We started w/two data plans on my account (my wife and myself) and ended w/two data plans on the account (my wife and myself). We have not added any new data plans as a result of the upgrade. My mom's line (I just reconfirmed, checking my account on VZW site) is still a dumb phone line at 9.99 a month, it was reverted during the transaction by the Costco rep.

What VZW does require (what they get out of it for the discounted phone) is that you sign another two year contract when you get the upgrade. So my commitment for Verizon is extended another two years from last week when we ordered the phone. No big deal, I had no plans to change carriers anyway.


----------



## neyenlives (Aug 5, 2011)

i think he may be in for a surprise.....VZW doesn't let you sign a contract that includes a $30/mo data contract and then drop the data part of the agreement without penalty....Costco doesn't determine anything, they are a middle man, Verizon is likely to hit you with a early cancellation fee for breaking the terms of the contract, the contract agreed to carry the line with data for two years.....i've already been through this with VZW.....you can't just add a line to get a subsidized phone with a data plan and move it to another line and then drop the data plan. In effect you added a third contract/line/data plan and then moved the device to a line with an existing data plan and then dropped that newly contracted third line with data to a dumb phone without data. It doesn't work that way, otherwise Verizon would be losing big time giving subsidies on 600 dollar smartphones and getting nothing but a dumb phone contract renewal....

*DATA ENTRIES*
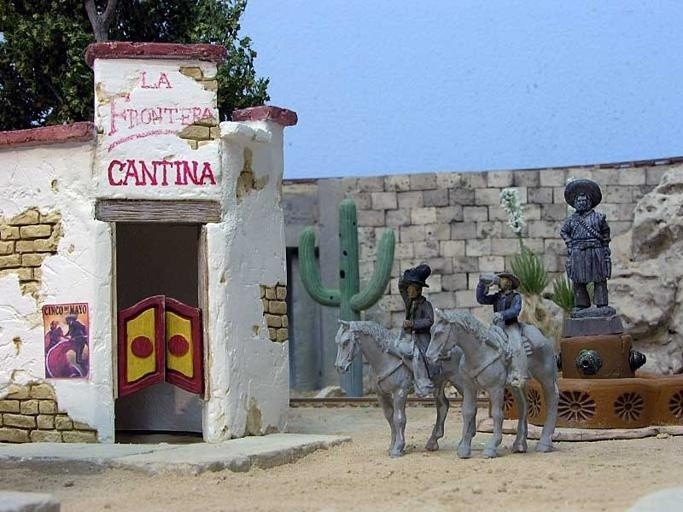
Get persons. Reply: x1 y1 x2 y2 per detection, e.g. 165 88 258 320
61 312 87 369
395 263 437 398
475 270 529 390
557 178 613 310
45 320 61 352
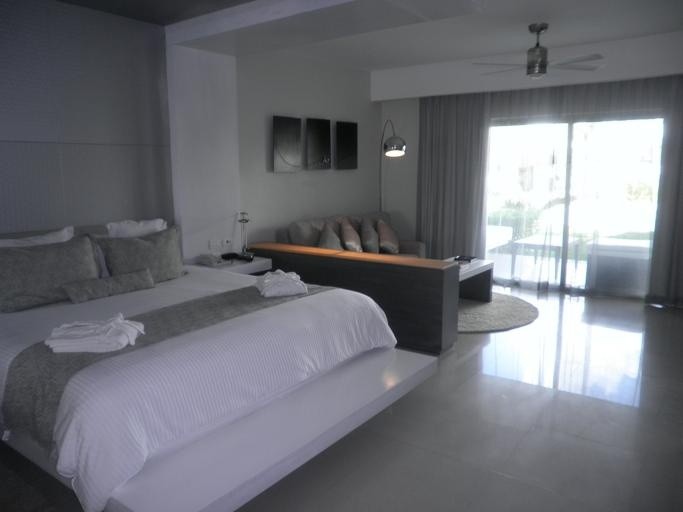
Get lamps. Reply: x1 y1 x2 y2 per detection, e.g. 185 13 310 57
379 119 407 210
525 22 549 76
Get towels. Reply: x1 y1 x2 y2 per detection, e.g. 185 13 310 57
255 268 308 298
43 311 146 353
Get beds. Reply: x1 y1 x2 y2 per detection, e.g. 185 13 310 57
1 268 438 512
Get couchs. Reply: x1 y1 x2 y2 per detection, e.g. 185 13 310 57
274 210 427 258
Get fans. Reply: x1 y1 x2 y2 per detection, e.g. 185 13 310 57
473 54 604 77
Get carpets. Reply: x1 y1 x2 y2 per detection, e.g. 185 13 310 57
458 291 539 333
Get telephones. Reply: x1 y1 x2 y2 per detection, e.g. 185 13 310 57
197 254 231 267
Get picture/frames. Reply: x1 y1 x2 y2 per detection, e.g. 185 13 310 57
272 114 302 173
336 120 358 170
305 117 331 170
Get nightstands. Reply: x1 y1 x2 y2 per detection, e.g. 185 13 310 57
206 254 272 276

---

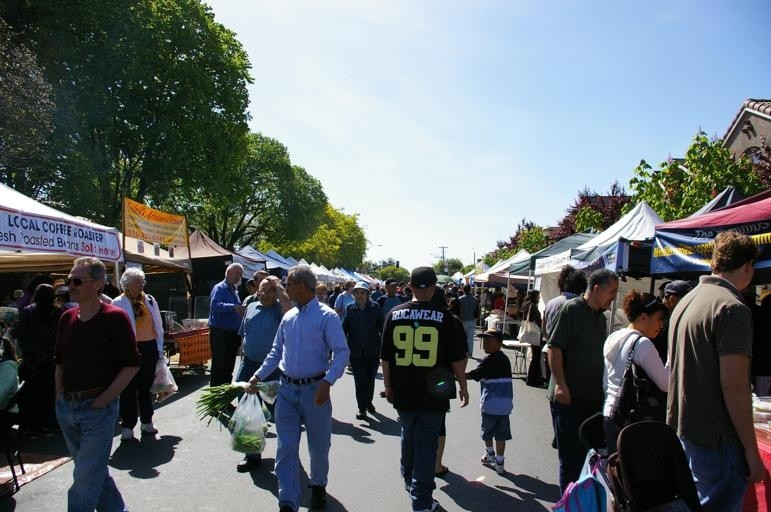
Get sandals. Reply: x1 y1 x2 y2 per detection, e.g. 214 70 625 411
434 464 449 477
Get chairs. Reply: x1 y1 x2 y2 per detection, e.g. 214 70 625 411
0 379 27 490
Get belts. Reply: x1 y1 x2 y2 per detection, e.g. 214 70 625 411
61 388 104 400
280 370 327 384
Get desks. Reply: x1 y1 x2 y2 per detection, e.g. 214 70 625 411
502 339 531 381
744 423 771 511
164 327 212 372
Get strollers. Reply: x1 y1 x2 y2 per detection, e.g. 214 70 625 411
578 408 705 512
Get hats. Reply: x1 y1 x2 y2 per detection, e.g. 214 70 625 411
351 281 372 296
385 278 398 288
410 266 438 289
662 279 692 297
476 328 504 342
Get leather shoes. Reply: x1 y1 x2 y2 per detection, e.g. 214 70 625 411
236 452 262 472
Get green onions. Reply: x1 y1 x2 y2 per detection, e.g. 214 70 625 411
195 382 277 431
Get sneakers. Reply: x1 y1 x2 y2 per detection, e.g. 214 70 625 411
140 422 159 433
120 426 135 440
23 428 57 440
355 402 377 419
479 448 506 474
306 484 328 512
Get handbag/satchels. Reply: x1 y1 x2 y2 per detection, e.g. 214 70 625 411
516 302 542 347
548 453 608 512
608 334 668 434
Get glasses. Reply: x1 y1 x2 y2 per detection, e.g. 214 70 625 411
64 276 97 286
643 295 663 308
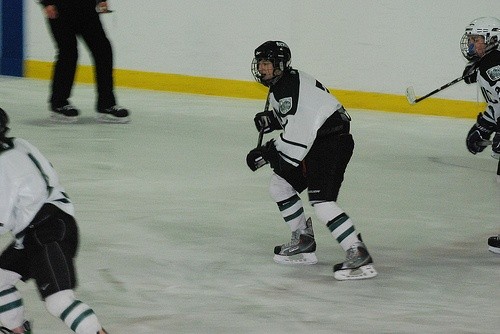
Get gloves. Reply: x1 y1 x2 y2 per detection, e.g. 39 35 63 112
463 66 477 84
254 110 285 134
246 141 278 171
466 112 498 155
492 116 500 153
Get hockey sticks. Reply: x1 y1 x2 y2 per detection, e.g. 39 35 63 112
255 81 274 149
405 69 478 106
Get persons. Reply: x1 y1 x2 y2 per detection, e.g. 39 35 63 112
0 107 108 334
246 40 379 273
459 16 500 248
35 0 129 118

*REQUIRED TASKS*
**A.** Rewrite the Verizon upgrade thread from "We started w/two" up to and including "the Costco rep.", substituting "store clerk" for "Costco rep".
**B.** Give every sum of money mentioned in the Verizon upgrade thread.
**C.** Carry on the Verizon upgrade thread from its final sentence.

*SOLVED PROBLEMS*
**A.**
We started w/two data plans on my account (my wife and myself) and ended w/two data plans on the account (my wife and myself). We have not added any new data plans as a result of the upgrade. My mom's line (I just reconfirmed, checking my account on VZW site) is still a dumb phone line at 9.99 a month, it was reverted during the transaction by the store clerk.

**B.**
9.99 a month
$30/mo
600 dollars

**C.**
----------



## Redflea (Jun 7, 2011)

neyenlives said:


> i think he may be in for a surprise.....VZW doesn't let you sign a contract that includes a $30/mo data contract and then drop the data part of the agreement without penalty....Costco doesn't determine anything, they are a middle man, Verizon is likely to hit you with a early cancellation fee for breaking the terms of the contract, the contract agreed to carry the line with data for two years.....i've already been through this with VZW.....you can't just add a line to get a subsidized phone with a data plan and move it to another line and then drop the data plan. In effect you added a third contract/line/data plan and then moved the device to a line with an existing data plan and then dropped that newly contracted third line with data to a dumb phone without data. It doesn't work that way, otherwise Verizon would be losing big time giving subsidies on 600 dollar smartphones and getting nothing but a dumb phone contract renewal....


My VZW account online looks completely normal and my bill has only standard charges. The guys at our local Costco are knowledgeable/experienced (I've known one of them for over a year) and they indicated they've done this type of transactions previously w/out issue. I've never read or heard anything when getting a new phone from Verizon that indicates that getting a smartphone required a data plan if you didn't have the phone activated on a line on your account. I've turned off mine and my wife's data plans in the past when we've switched to a dumb phones temporarily, and Verizon has never contacted us or tried to bill us in any way, etc. (BTW, I did not add the line that I upgraded, it was already on my account, just to keep the details clear.)

I've also seen posts in the forums over the past few years from folks who've said they've given up their smartphone due to financial issues, and no one has ever said Verizon came after them when they turned off their data plan to get an early termination fee, since they kept their accounts active, but not the data plans.


----------



## Droid92 (Dec 7, 2011)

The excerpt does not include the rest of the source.